DVD review: Interstellar


Matthew McConaughey

PG-13, 169 minutes

Some people were fascinated by “Interstellar,” Christopher Nolan’s ruminative space adventure, while others were simply bewildered. Count me as both.

The film, which Nolan directed and co-wrote, is at once very science-heavy and dreamy. It uses the mechanics of space exploration to tell a humanist tale about parents and children, reaching for the stars versus keeping your head on the ground, and other big-think topics.

Matthew McConaughey plays an engineer/pilot who’s been grounded by an ecosystem disaster that’s destroying all of mankind’s crops. He’s offered a chance to lead a last-ditch mission to find a way to save the species by traveling through a wormhole to distant galaxies.

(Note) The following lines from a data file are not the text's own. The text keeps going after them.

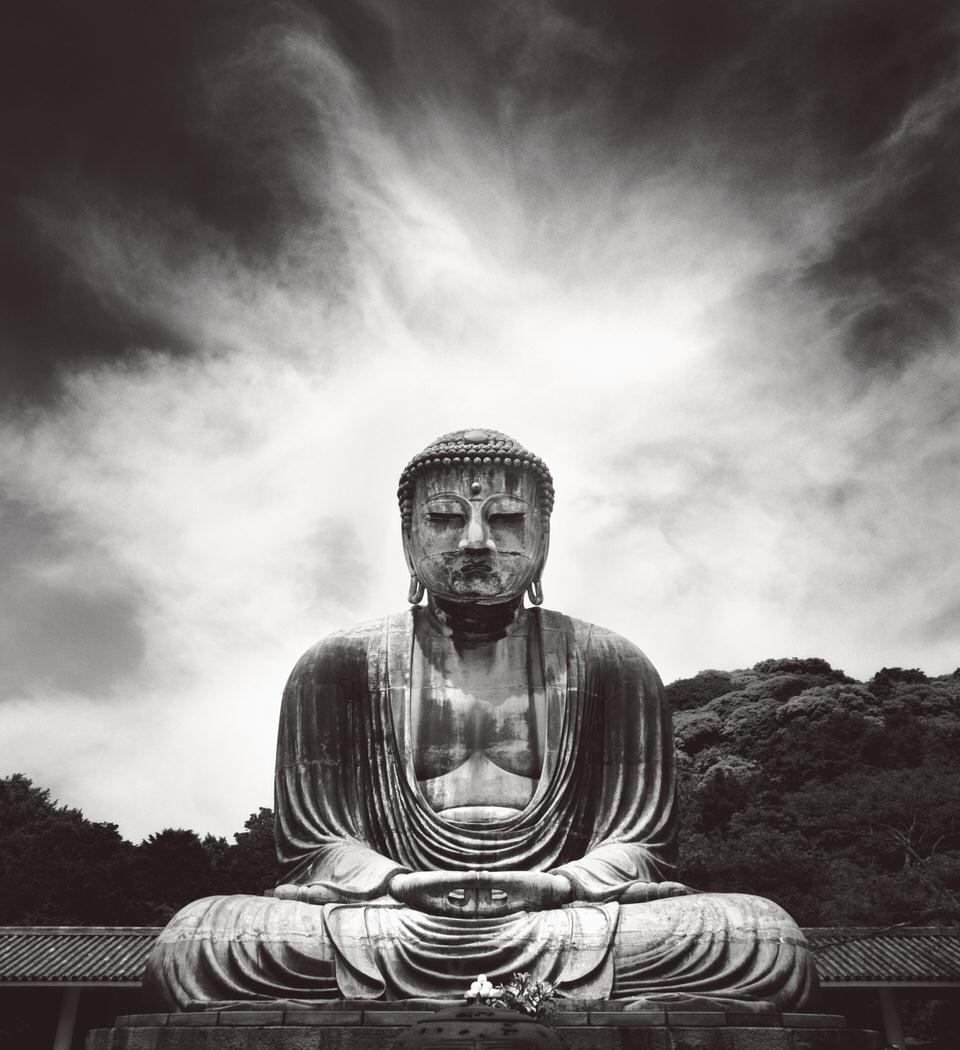 Eine Buddha-Statue vor dramatischen Wolken.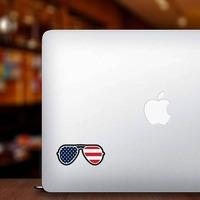 Joe Biden American Flag Sunglasses Sticker on a Laptop example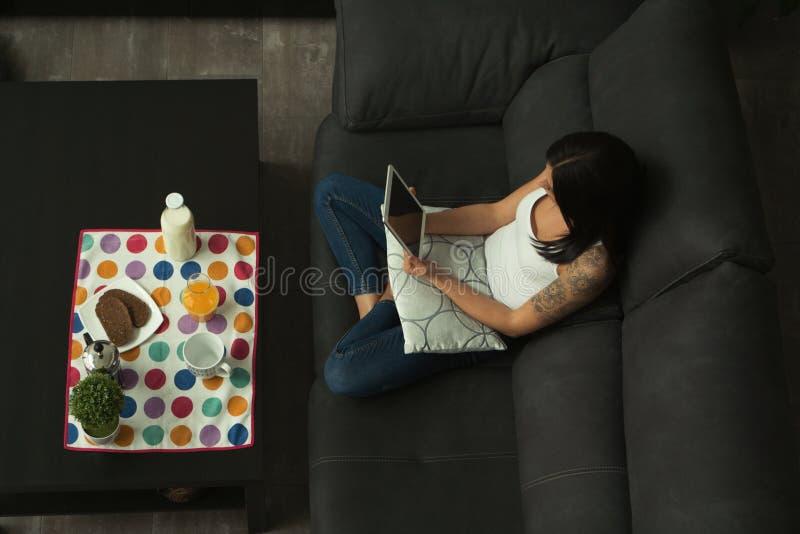 Muchacha casual en casa que toma el desayuno y que lee la tableta imagen de archivo libre de regalías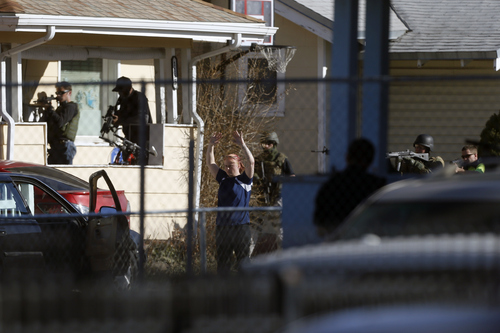 Chris Detrick  |  The Salt Lake Tribune Law enforcement officers take a suspect into custody near the scene of a shooting at 1159 S. Foulger Street Tuesday March 19, 2013. The shooting occurred as members of the Joint Criminal Apprehension Team surrounded a home in the area of 1100 South between State and Main streets.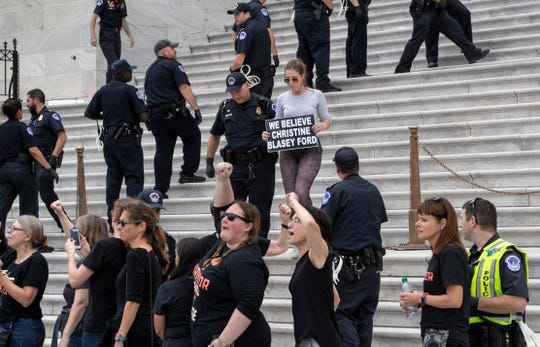 Crowds of activists are arrested after they rushed past barriers and protested from the steps of the Capitol before the confirmation vote on President Donald Trump's Supreme Court nominee, Brett Kavanaugh, in Washington, Saturday, Oct. 6, 2018.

It seems other astronauts were dispatched on similar trips years ago, and never returned. So it’s a high-risk/high-reward situation.

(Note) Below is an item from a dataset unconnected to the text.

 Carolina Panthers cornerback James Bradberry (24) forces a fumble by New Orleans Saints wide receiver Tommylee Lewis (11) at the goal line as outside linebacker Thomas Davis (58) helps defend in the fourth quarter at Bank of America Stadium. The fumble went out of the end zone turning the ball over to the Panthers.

Anne Hathaway is the doubting Thomas co-pilot, while Jessica Chastain plays McConaughey’s daughter. If those ages differences don’t sound plausible, that’s because in different parts of space time can flow much faster – meaning years pass by while they’re dawdling on a lonely planet.

The visual majesty of how Nolan and his crew depict inter-dimensional travel is just mind-blowing. In the end it’s just sound and fury signifying nothing, but “Intersteller” is certainly never boring.